I'd like to stress that this is probably not the case now, in modern times, and I don't know that anyone knows for sure that the millennial view was the majority view among the early fathers. Eschatology (at least that part that deals with the future of the world) holds little interest with most Orthodox. The Orthodox focus is on eschatology as it affects the individual, or as I've seen it put: "The world ends for some people every day in the form of physical death."

At any rate, Orthodox views on eschatology are as rare as hen's teeth online. I have had several books recommended to me: Ultimate Things: An Orthodox Christian Perspective on the End, and A Rumor Of War: Christ ’s Millennial Reign and the Rapture of His Church both by Dennis Engleman; The Hope of the Early Church: A Handbook of Patristic Eschatology by Brian E. Daley; Regnum Caelorum: Patterns of Millennial Thought in Early Christianity by Charles E. Hill.
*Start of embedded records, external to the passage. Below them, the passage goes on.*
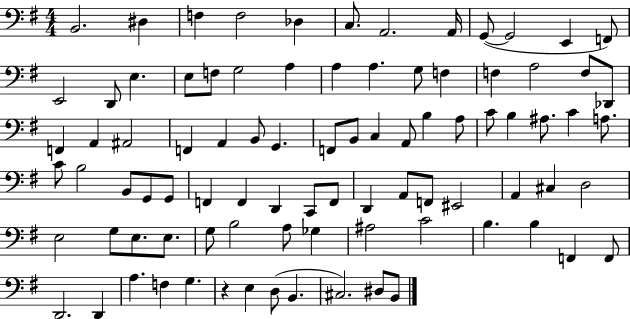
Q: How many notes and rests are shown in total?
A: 88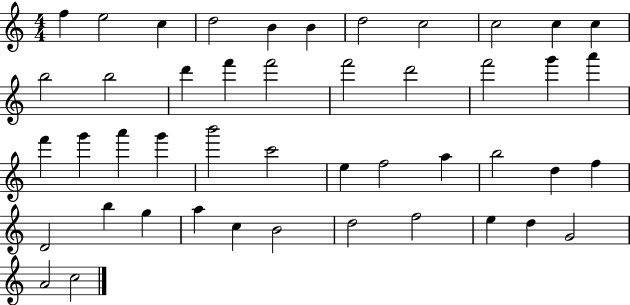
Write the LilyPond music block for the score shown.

{
  \clef treble
  \numericTimeSignature
  \time 4/4
  \key c \major
  f''4 e''2 c''4 | d''2 b'4 b'4 | d''2 c''2 | c''2 c''4 c''4 | \break b''2 b''2 | d'''4 f'''4 f'''2 | f'''2 d'''2 | f'''2 g'''4 a'''4 | \break f'''4 g'''4 a'''4 g'''4 | b'''2 c'''2 | e''4 f''2 a''4 | b''2 d''4 f''4 | \break d'2 b''4 g''4 | a''4 c''4 b'2 | d''2 f''2 | e''4 d''4 g'2 | \break a'2 c''2 | \bar "|."
}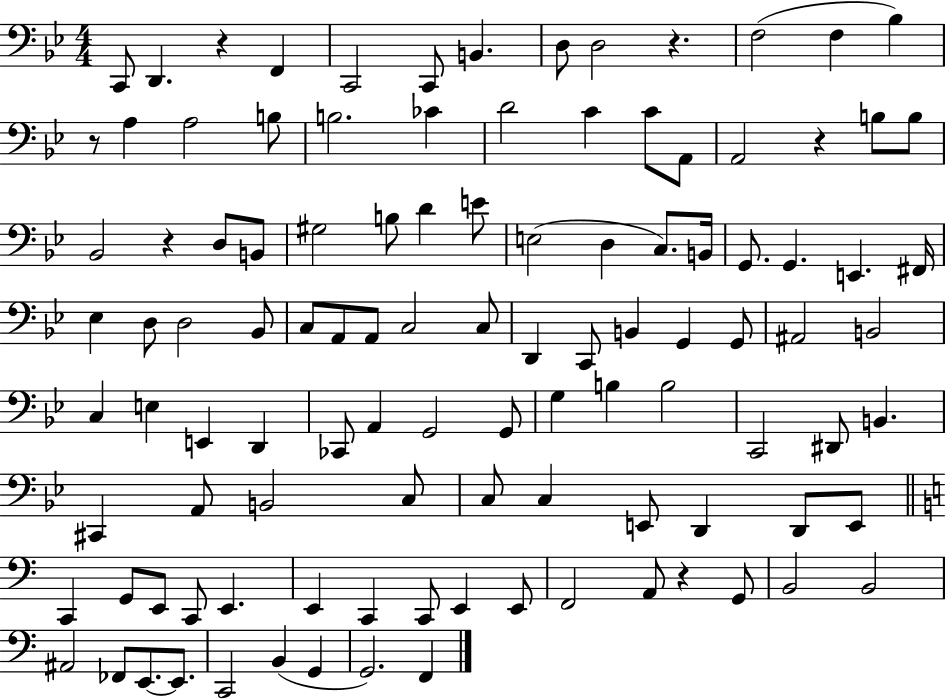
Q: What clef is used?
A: bass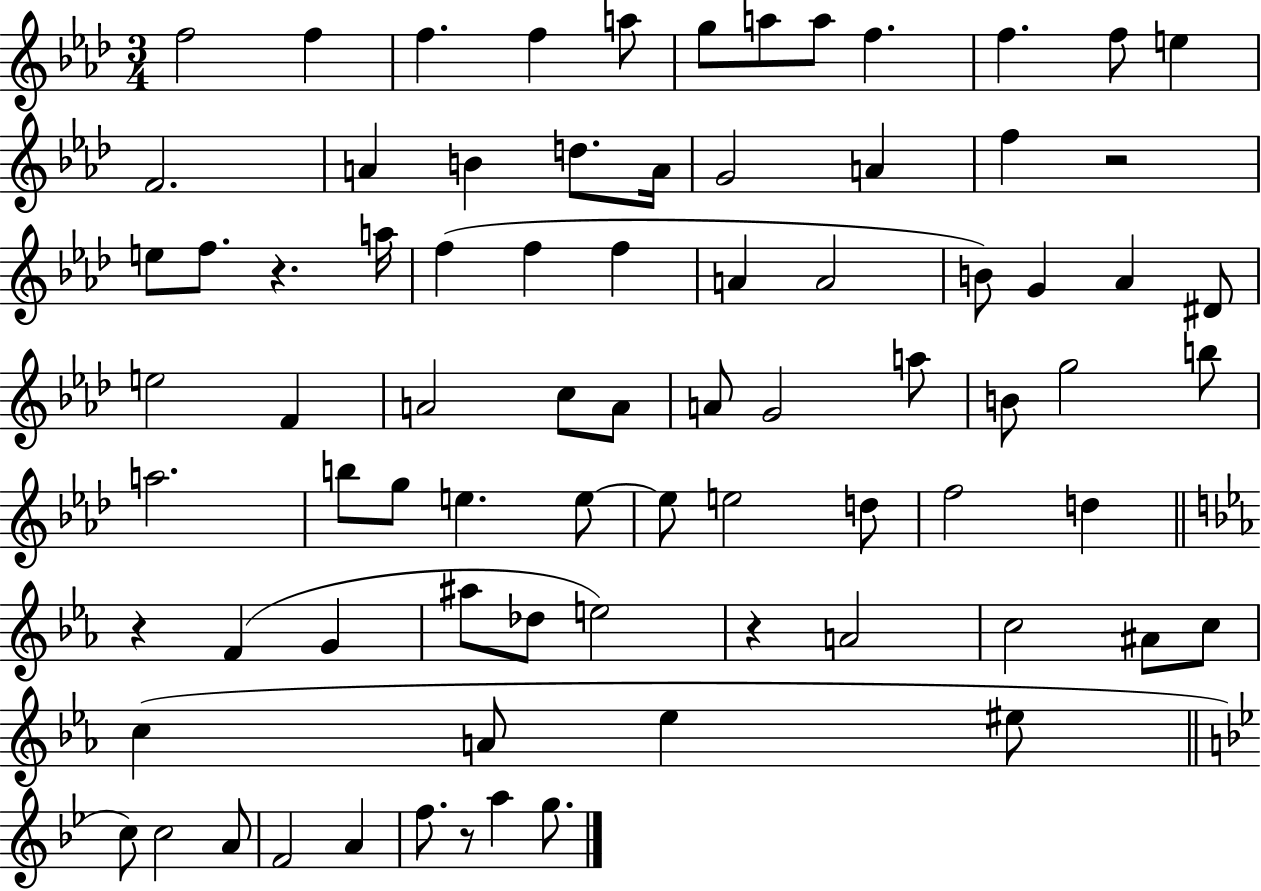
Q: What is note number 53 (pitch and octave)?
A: D5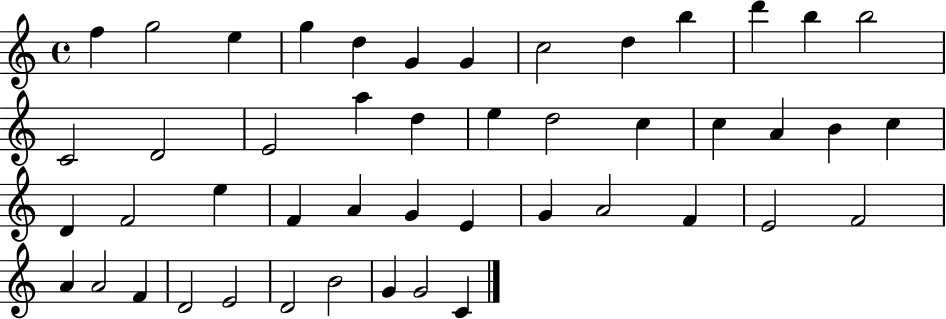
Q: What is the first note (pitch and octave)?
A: F5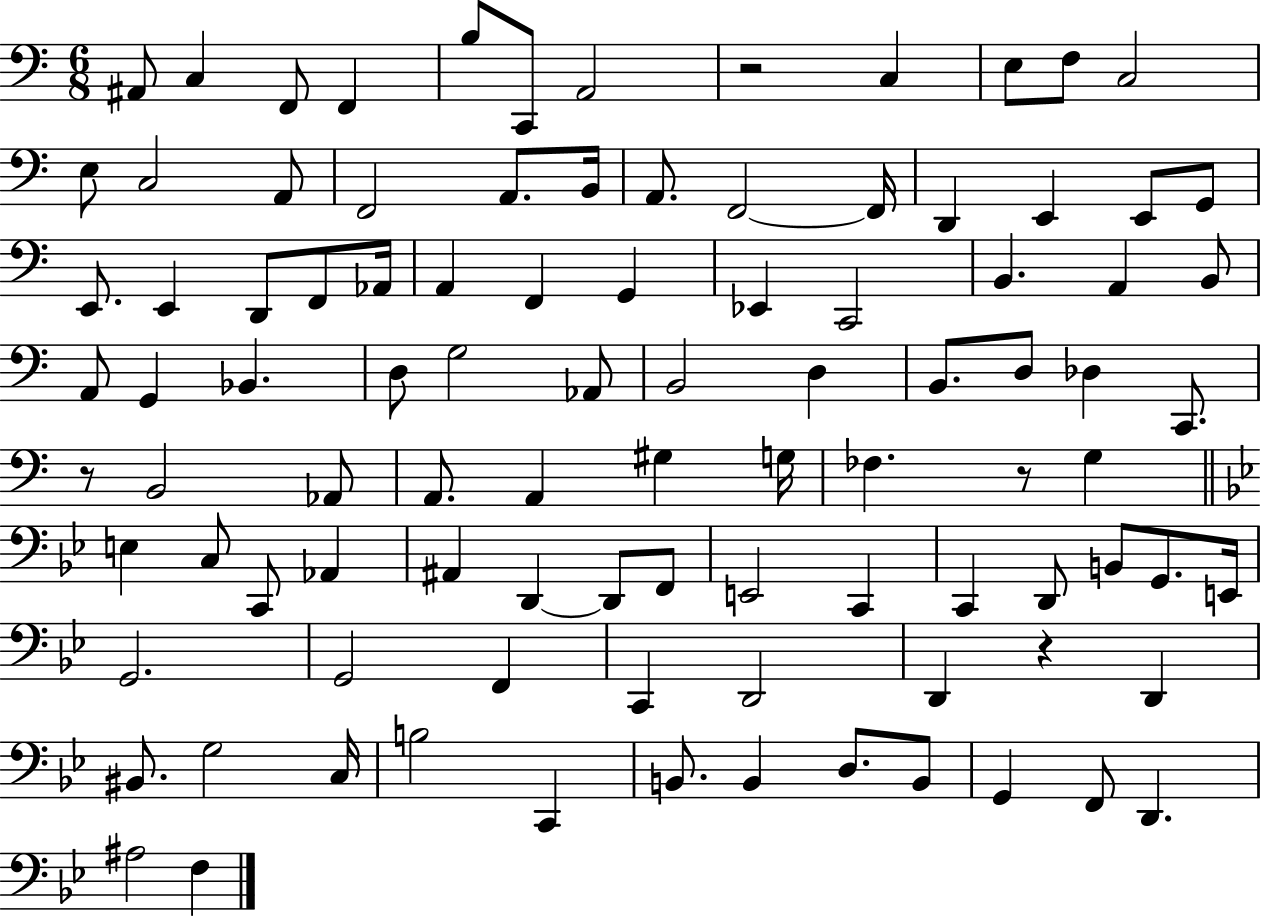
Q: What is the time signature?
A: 6/8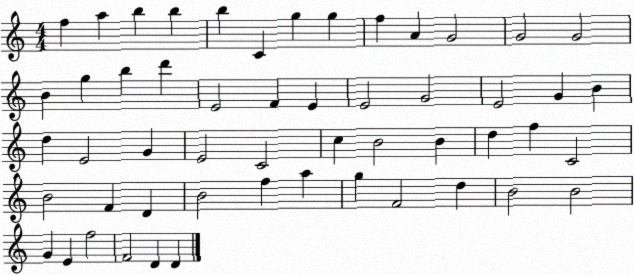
X:1
T:Untitled
M:4/4
L:1/4
K:C
f a b b b C g g f A G2 G2 G2 B g b d' E2 F E E2 G2 E2 G B d E2 G E2 C2 c B2 B d f C2 B2 F D B2 f a g F2 d B2 B2 G E f2 F2 D D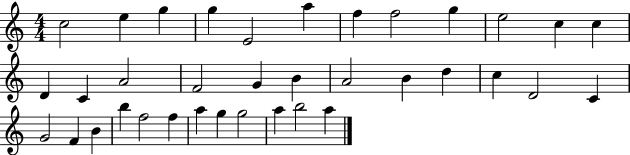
{
  \clef treble
  \numericTimeSignature
  \time 4/4
  \key c \major
  c''2 e''4 g''4 | g''4 e'2 a''4 | f''4 f''2 g''4 | e''2 c''4 c''4 | \break d'4 c'4 a'2 | f'2 g'4 b'4 | a'2 b'4 d''4 | c''4 d'2 c'4 | \break g'2 f'4 b'4 | b''4 f''2 f''4 | a''4 g''4 g''2 | a''4 b''2 a''4 | \break \bar "|."
}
I have not read any of these, unfortunately, so I couldn't recommend any one over another.

I wouldn't say that Orthodox views on eschatology are rare, per se, but rather that Orthodx views on the eschaton are hard to find.  Many Orthodox theologians incorporate eschatology into their works, since our Church is an eschatological Church.  Thus, you will find eschatology woven into everything from ecclesiology to sacramental theology to Hagiology.  There is a definite focus in the writings of the Church fathers on transforming where we are and who we are into beings of the Kingdom of God.

Now, I'm no expert on matters of the eschaton proper, so you'll have to ask others for books regarding the Apocalypse/end times.  Of course, I'm no expert on eschatology, either; I've just had a bit more exposure to it than to books on the end times.